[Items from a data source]
________________________________________
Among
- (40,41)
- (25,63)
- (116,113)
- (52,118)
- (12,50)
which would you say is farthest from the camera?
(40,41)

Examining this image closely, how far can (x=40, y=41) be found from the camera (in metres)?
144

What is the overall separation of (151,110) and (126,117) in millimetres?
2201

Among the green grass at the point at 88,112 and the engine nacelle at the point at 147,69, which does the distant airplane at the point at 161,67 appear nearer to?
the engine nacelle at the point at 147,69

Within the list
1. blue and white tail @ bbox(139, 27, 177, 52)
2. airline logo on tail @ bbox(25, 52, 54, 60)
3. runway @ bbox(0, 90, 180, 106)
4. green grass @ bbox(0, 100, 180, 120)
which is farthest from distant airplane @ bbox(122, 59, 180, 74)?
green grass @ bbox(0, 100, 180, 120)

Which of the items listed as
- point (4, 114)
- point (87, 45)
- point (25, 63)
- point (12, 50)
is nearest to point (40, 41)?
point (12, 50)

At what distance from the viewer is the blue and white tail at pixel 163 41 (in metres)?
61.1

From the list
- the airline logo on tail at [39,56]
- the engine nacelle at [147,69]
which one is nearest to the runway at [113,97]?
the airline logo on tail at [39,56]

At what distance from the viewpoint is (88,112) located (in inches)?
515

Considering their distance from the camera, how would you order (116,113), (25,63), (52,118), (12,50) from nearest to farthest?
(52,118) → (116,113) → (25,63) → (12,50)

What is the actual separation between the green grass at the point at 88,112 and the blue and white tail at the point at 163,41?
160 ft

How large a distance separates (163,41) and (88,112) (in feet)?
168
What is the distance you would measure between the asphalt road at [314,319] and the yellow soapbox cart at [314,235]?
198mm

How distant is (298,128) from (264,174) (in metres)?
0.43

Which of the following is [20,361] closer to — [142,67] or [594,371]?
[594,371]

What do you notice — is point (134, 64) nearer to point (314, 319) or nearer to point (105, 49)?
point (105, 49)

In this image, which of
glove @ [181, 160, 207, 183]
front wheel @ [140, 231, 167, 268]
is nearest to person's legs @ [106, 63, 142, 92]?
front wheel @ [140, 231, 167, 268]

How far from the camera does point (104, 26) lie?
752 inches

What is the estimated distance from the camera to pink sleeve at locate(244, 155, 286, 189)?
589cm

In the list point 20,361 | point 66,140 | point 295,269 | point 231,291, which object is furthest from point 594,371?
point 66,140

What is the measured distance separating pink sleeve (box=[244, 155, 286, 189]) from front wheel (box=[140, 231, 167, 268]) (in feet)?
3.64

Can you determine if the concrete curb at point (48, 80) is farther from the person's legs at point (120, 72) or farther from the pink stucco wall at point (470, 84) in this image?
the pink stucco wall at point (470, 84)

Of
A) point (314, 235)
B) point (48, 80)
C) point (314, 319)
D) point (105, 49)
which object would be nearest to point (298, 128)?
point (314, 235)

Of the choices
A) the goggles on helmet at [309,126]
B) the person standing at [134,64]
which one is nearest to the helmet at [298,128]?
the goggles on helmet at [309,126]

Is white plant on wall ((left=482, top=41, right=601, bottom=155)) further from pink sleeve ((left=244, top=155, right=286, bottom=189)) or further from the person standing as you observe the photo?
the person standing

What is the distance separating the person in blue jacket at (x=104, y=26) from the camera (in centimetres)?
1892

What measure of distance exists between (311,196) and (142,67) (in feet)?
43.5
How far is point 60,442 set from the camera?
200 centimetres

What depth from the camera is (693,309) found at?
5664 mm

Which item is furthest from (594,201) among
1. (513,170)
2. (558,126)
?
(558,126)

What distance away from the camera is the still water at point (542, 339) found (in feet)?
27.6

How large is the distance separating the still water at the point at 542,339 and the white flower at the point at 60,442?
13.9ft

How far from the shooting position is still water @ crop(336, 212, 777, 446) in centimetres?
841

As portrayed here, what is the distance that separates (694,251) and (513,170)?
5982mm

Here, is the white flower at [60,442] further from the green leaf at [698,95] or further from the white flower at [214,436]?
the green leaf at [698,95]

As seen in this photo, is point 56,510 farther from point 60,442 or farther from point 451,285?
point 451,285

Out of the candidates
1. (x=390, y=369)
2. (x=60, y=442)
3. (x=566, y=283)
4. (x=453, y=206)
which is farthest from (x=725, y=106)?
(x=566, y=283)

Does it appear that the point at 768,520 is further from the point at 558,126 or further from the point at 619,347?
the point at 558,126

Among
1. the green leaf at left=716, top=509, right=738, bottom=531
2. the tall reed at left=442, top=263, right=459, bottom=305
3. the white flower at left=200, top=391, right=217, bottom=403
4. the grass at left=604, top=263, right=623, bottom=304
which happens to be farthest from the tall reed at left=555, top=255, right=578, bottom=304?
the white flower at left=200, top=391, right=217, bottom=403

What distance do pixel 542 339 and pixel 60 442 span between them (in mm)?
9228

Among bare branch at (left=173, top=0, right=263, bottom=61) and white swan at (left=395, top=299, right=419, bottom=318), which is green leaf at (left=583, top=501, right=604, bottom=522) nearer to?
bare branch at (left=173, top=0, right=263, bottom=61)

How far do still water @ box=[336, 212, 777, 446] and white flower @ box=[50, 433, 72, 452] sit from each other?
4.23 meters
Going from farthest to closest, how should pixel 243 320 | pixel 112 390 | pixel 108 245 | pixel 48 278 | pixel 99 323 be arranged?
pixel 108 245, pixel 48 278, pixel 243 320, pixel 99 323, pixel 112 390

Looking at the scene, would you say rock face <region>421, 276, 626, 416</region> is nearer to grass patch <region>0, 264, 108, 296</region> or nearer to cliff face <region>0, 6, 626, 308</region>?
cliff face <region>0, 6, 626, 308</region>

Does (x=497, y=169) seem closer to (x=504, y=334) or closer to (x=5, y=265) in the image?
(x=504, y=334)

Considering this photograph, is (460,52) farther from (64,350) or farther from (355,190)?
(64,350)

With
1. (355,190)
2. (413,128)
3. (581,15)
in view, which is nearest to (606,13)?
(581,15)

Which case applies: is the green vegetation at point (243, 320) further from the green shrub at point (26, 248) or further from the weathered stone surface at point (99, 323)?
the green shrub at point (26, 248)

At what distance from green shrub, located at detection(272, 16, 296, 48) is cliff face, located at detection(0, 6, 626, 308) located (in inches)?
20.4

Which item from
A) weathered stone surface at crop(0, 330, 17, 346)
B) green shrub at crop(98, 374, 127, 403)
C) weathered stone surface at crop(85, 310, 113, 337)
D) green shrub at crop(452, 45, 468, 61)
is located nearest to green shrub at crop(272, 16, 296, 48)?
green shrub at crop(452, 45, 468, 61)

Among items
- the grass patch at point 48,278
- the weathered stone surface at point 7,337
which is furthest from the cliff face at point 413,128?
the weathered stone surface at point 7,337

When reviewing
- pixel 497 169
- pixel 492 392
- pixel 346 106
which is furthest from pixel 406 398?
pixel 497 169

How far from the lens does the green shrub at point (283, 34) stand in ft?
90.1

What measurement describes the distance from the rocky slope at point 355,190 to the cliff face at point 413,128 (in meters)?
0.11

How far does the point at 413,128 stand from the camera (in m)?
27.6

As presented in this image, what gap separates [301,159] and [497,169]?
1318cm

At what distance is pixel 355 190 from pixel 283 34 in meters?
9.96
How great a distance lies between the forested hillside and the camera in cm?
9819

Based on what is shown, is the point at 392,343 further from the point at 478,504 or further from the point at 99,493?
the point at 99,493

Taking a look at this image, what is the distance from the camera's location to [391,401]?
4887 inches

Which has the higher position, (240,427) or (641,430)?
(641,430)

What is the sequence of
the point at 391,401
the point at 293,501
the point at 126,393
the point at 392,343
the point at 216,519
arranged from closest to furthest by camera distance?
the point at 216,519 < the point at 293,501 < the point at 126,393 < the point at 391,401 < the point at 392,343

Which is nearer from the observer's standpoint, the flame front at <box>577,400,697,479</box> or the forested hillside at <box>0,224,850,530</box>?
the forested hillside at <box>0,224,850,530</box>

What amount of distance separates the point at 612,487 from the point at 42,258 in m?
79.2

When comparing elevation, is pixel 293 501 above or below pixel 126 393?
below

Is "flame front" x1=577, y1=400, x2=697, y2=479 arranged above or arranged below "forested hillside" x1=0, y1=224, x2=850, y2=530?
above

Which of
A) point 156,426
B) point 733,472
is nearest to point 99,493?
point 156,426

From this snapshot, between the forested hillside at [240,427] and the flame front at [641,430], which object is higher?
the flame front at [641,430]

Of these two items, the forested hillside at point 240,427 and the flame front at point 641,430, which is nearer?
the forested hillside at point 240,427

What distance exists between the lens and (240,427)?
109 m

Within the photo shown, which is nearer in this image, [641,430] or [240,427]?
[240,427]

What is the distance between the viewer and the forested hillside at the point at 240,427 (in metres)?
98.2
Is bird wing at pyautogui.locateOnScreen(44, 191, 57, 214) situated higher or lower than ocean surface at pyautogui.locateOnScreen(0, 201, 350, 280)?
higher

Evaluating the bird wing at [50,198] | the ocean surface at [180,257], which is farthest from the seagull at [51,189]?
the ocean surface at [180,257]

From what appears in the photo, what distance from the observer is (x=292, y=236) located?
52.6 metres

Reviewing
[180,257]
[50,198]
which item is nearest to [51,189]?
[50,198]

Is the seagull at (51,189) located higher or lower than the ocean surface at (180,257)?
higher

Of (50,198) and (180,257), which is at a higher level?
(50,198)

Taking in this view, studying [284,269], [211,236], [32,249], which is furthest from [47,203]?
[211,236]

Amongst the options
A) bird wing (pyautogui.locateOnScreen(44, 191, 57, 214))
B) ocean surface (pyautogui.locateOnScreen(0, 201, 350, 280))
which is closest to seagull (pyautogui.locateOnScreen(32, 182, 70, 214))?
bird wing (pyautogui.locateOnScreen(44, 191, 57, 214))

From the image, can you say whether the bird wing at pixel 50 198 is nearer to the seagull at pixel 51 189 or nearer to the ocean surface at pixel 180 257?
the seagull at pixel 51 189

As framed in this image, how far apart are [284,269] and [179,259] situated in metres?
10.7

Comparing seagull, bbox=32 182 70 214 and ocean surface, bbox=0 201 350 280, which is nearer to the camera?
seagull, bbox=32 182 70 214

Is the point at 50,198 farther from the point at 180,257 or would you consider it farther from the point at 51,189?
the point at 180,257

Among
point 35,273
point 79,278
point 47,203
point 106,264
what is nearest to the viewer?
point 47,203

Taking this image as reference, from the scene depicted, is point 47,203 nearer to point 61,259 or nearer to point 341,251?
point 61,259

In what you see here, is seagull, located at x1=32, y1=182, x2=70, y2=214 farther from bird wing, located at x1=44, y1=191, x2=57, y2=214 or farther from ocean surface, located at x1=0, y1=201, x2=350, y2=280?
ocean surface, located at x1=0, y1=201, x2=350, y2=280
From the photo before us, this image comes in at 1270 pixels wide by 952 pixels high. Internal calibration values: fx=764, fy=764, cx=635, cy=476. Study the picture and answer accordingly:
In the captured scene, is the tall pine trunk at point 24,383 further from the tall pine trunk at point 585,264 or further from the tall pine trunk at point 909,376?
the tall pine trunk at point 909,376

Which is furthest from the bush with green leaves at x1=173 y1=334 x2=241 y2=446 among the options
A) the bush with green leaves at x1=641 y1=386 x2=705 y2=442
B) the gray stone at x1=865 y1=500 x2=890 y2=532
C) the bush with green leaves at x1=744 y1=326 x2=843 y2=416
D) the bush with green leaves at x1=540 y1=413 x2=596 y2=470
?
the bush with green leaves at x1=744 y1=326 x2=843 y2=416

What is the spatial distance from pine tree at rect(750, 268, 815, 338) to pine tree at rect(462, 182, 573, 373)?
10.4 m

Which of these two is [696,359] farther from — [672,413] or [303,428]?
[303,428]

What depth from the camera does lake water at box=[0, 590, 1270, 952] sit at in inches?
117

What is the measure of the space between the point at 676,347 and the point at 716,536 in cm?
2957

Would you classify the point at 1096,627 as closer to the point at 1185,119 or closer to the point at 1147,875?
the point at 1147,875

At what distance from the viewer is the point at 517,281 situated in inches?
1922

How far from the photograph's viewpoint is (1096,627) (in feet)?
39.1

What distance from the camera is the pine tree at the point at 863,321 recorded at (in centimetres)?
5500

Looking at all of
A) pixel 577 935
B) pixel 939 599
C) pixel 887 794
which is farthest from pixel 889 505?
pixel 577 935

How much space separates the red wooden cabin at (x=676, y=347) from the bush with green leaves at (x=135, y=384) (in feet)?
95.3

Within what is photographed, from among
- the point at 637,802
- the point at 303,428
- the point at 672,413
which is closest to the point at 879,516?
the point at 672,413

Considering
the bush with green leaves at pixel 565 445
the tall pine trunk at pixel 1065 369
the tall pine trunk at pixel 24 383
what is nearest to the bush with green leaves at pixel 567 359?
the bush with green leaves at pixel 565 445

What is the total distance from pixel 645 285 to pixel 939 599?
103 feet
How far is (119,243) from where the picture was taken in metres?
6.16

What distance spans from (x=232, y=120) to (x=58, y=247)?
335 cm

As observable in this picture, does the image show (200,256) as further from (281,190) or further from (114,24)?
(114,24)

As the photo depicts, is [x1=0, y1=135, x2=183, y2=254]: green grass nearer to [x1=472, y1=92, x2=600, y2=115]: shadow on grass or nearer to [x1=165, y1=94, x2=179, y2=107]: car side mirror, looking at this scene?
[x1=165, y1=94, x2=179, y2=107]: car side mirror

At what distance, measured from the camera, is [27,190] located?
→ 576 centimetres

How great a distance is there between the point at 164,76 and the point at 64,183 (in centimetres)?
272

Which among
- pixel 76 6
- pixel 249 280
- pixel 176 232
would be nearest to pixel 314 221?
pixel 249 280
________________________________________
To do :: Return exactly the lines of the data, and only those, from the line with "How far from the photograph's" through the last line, inclusive.

The answer ::
How far from the photograph's viewpoint is (1096,627) (in feet)?
39.1

What distance from the camera is the pine tree at the point at 863,321 recorded at (in centimetres)?
5500

Looking at all of
A) pixel 577 935
B) pixel 939 599
C) pixel 887 794
which is farthest from pixel 889 505?
pixel 577 935

How much space separates the red wooden cabin at (x=676, y=347) from the bush with green leaves at (x=135, y=384) (in feet)?
95.3

Within what is photographed, from among
- the point at 637,802
- the point at 303,428
- the point at 672,413
which is closest to the point at 879,516?
the point at 672,413

Considering
the bush with green leaves at pixel 565 445
the tall pine trunk at pixel 1065 369
the tall pine trunk at pixel 24 383
what is nearest to the bush with green leaves at pixel 567 359?
the bush with green leaves at pixel 565 445

What is the total distance from pixel 645 285 to pixel 939 599?
103 feet
How far is (119,243) from where the picture was taken in metres?
6.16

What distance spans from (x=232, y=120) to (x=58, y=247)?
335 cm

As observable in this picture, does the image show (200,256) as further from (281,190) or further from (114,24)?
(114,24)

As the photo depicts, is [x1=0, y1=135, x2=183, y2=254]: green grass nearer to [x1=472, y1=92, x2=600, y2=115]: shadow on grass or nearer to [x1=165, y1=94, x2=179, y2=107]: car side mirror, looking at this scene?
[x1=165, y1=94, x2=179, y2=107]: car side mirror

At what distance, measured from the camera, is [27,190] located?
→ 576 centimetres

How great a distance is there between the point at 164,76 and the point at 64,183 (in centimetres)?
272

Which among
- pixel 76 6
- pixel 249 280
- pixel 176 232
would be nearest to pixel 314 221?
pixel 249 280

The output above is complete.